くるまのニュース 2023年1月3日 10時10分

霧などの悪天候時に使用する「フォグランプ」ですが、不必要な点灯はまぶしく迷惑なばかりか、取締りの対象となる場合もあります。今回はフォグランプの正しい使い方について紹介します。

■「フォグランプの設置」の保安基準とは

 大雨や霧、吹雪などの悪天候時に視界確保の手段として便利なフォグランプですが、設置することでクルマの外観もスタイリッシュに見えることから、ドレスアップアイテムとしても人気を集めています。

 しかし一方で使用条件に合わないフォグランプ点灯で走行しているクルマを見かけますが、これが違反となるケースもあるといいます。

 そもそもFog(フォグ)とは「霧」「もや」「濃霧」を指します。

 霧(フォグ)や悪天候ではないのに前方のフォグランプを点灯していたり、先行車がリアフォグランプを点灯していて眩しいといったケースがあります。

 国土交通省が定める道路運送車両法では、フォグランプの正しい取り付け位置や数について保安基準が明記されています。

 新車購入の際にフォグランプを取り付けている場合は、当然基準適合をパスしたものが販売されていますが、後付けで取り付ける場合は、保安基準を満たす必要があります。

 道路運送車両法の保安基準では、フロントのフォグランプを「前部霧灯」、リアフォグランプを「後部霧灯」と和名での記載になっています。

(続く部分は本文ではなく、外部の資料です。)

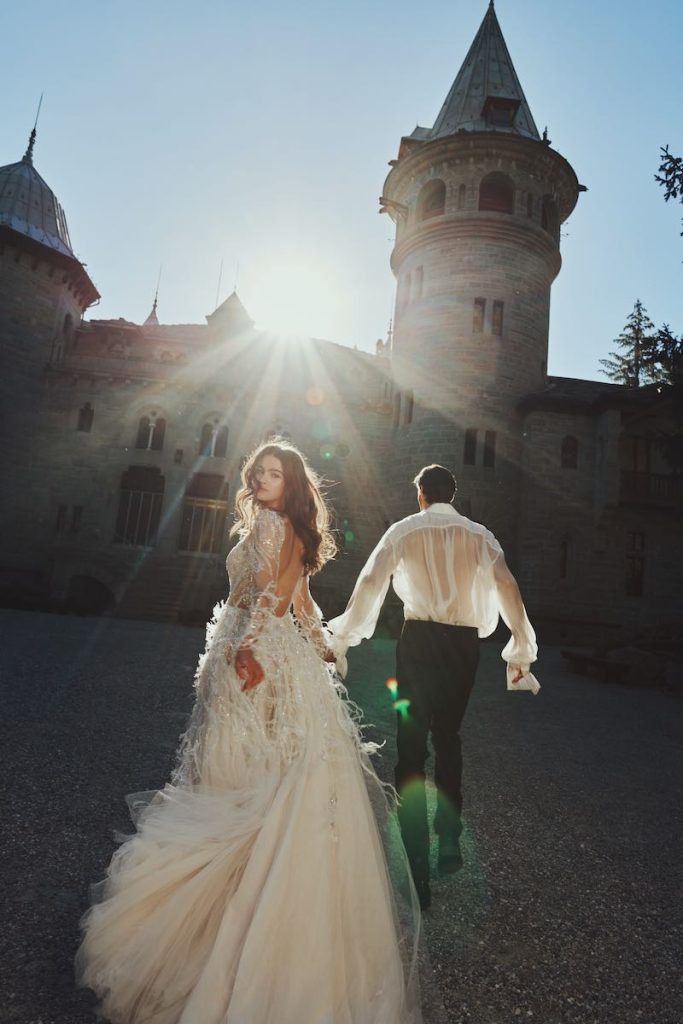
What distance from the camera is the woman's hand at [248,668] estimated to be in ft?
7.18

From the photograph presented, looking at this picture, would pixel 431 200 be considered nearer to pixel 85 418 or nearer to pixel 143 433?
pixel 143 433

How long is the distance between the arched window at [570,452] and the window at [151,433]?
596 inches

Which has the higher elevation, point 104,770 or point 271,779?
point 271,779

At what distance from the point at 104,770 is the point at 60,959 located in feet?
7.50

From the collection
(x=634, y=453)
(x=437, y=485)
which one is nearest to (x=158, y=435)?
(x=634, y=453)

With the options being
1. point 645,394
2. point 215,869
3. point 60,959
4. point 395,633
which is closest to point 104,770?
point 60,959

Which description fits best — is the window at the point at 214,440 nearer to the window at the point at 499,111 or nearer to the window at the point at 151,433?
the window at the point at 151,433

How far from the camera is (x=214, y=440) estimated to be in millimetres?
22891

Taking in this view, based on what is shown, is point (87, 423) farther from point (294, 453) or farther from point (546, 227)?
point (294, 453)

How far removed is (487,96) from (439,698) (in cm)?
2490

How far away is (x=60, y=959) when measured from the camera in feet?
7.12

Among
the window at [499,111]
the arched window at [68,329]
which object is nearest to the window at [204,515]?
the arched window at [68,329]

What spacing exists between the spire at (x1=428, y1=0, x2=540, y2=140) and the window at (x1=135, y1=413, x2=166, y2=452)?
15.3 metres

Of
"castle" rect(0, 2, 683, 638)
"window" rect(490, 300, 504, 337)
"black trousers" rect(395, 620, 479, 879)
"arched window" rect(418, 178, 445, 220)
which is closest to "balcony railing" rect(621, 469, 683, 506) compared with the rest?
"castle" rect(0, 2, 683, 638)
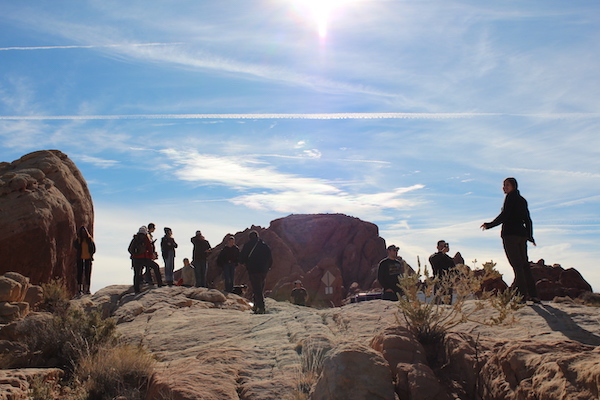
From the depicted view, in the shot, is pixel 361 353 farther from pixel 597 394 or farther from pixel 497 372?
pixel 597 394

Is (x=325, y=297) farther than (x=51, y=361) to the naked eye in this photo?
Yes

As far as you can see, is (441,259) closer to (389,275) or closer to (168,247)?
(389,275)

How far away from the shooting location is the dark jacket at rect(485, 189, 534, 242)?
7.70m

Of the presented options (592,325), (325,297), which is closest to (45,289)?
(592,325)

 前部、後部ともにフォグランプの保安基準にはそれぞれ細かい基準が定められています。

 例えば点灯色では、フロントは白色もしくは淡黄色でかつ左右同色であること、リアは赤のみです。

 また前後ともに2個以下であることや、取り付けの高さ、位置などが定められているほか、明るさ(光度)や照射する向きなど細かく決まっています。

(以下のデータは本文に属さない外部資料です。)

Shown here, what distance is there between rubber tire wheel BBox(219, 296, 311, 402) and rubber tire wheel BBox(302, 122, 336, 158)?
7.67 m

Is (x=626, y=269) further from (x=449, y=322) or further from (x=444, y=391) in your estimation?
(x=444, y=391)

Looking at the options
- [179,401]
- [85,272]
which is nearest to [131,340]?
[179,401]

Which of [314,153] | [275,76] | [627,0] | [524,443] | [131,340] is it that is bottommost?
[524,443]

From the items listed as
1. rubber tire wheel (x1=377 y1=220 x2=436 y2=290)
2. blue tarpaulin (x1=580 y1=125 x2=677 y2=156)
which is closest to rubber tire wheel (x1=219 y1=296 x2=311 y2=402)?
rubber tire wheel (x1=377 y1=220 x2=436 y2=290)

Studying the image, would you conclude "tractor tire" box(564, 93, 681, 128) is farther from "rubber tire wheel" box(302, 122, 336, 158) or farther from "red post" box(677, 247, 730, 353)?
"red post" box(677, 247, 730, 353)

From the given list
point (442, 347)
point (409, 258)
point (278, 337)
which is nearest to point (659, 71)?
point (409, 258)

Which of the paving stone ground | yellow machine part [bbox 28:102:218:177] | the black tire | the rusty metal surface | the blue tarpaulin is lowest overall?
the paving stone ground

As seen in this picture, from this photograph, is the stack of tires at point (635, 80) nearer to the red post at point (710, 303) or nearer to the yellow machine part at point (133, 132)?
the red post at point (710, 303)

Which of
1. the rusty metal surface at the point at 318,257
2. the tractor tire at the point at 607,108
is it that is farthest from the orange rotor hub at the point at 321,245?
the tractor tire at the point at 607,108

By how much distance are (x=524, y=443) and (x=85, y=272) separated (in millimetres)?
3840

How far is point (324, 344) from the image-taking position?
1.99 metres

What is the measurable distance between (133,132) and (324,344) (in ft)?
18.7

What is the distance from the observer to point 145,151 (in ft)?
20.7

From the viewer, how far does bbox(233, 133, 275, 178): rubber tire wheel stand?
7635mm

 カー用品店やネット通販などでフォグランプを購入し、自身で基準に合わせて設置することは難しいため、取り付けはプロに依頼するのが望ましいでしょう。

 また、購入する際のフォグランプは「車検適合品」であるかについても確認が必要となります。

 光が強すぎる場合は他の交通に迷惑であるばかりか、車検にも通らない可能性があるからです。

■「フォグランプの迷惑行為」と違法ケース

 フォグランプの明るさに関し、フロントフォグランプについて道路運送車両法33条の2では次のように定められています。

フォグランプの使用は悪天候などによる視界制限が前提になるので、通常の夜間走行でのフォグランプ点灯は控えなければなりません[画像はイメージです]

「前部霧灯は、霧等により視界が制限されている場合において、自動車の前方を照らす照度を増加させ、かつ、その照射光線が他の交通を妨げないものとして、灯光の色、明るさ等に関し告示で定める基準に適合するものでなければならない」

 既定を細かく見ていくと、まず「視界が制限されている場合において」という点ですが、悪天候などによる視界制限という状況が前提になるので、通常の夜間でのフォグランプの点灯は控えなければなりません。

 続いて「他の交通を妨げないもの」ですが、フロントフォグランプを通常の夜間に点灯して走行すると、対向車のドライバーは眩しいと感じ、場合によって交通を妨げてしまうことも考えられ、違反行為とみなされることもあります。

 リアフォグランプについても同様に、道路運送車両法の37条の2で定められ、自動車メーカーもリアフォグランプには注意を促しています。

 トヨタのデジタル取扱書ではリアフォグランプについて次のように明記しています。

「(リアフォグランプは)雨や霧などで視界が悪いときに後続車に自分のクルマの存在を知らせるために使用します。

 視界が悪いとき以外に使用すると後続車の迷惑になる場合があります。

 必要なとき以外は使用しないでください」

 不必要なフォグランプの点灯は、周りを走行しているドライバーの視界を妨げ、事故につながる危険もあります。

 またフォグランプの玉切れによる片側点灯、前照灯の代わりにフォグランプのみ点灯させ夜間に走行するのもいけません。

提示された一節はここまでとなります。